From the reallocation of property and debt to child support to taxes to retirement planning, there are a slew of financial issues that are intertwined with most divorces. Chances are you and your spouse share a lot of assets, from furniture to stocks to pets! You might even have a sentimental attachment to some of them. Unless the two of you agree on how to divide all the property up, you might have to brush off on your bartering skills. Some parting couples even opt to sell all the property at once and divide the profits.
While that comfortable sofa and antique dresser might be in demand, the debt you two shared certainly won't be. A joint credit report deserves a good look as you and your lawyer(s) determine what's fair. As you distribute the debt, try to cap off whatever debt you currently have. Divorce is expensive and you want to deflate the financial burden as much as you can today. Again, more bartering may be in order here. Take on more debt in exchange for more assets, or vice versa. If you have an open mind and cooperate, you'll likely come to a fair divorce settlement. It's not unusual for a divorcing couple to split the debt right down the middle.
Surprisingly, you're going to have some new tax issues to think about too. If you have dependents, which person will get that tax exemption from now on? Many other tax exemptions and deductibles that you probably took for granted as a married couple will need to be reevaluated after a divorce.
Not to mention, child support and alimony! These issues are highly variable and personable but they are going to be big ones if you and your former spouse have children together.
Men sometimes have great financial difficulties affording child support, but statistics show it's newly single mothers that have the most money problems. This is especially evident when a woman must suddenly afford childcare or is swept into a new work environment; kids typically must adjust to a lower standard of living, just like their parents, after a divorce.
An entire family structure gets disrupted during a divorce and that has not only an effect on the personal relationships, but on the overall economic situation of all involved.

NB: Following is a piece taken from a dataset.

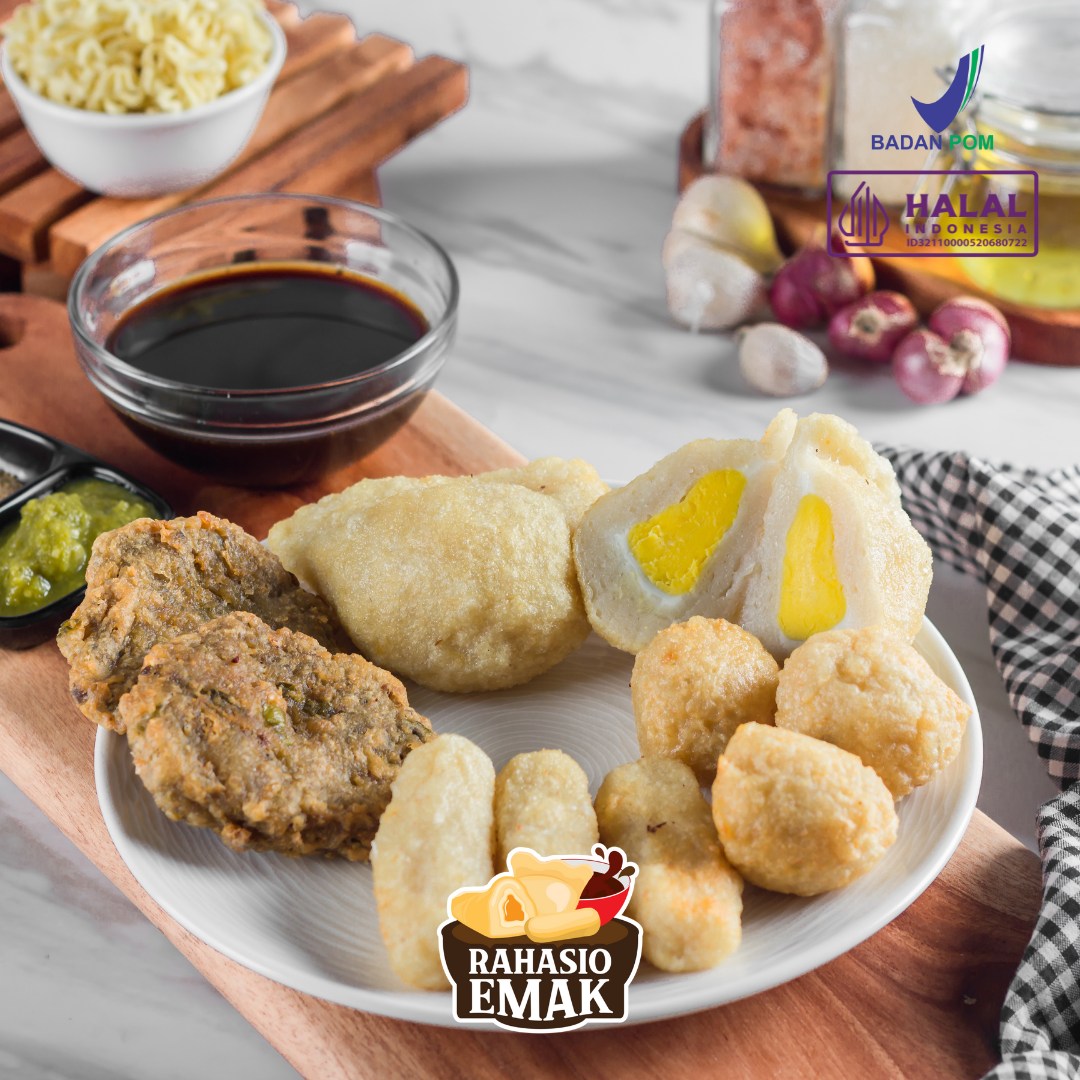 Pempek Palembang Rahasio Emak, Paket Mak Pua (Makan Puas)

And these financial issues are deep and complex and have enduring effects.
The best advice for you, the soon-to-be-divorced, is to remind yourself the financial turmoil is only temporary and it can be dealt with the most adequately if you can keep your cool and think practically. While it's tempting, dividing up property and debt is probably not a time for vengeance or proving a point. The divorce will go quicker and more amicably if you try to stay as calm and rational as possible!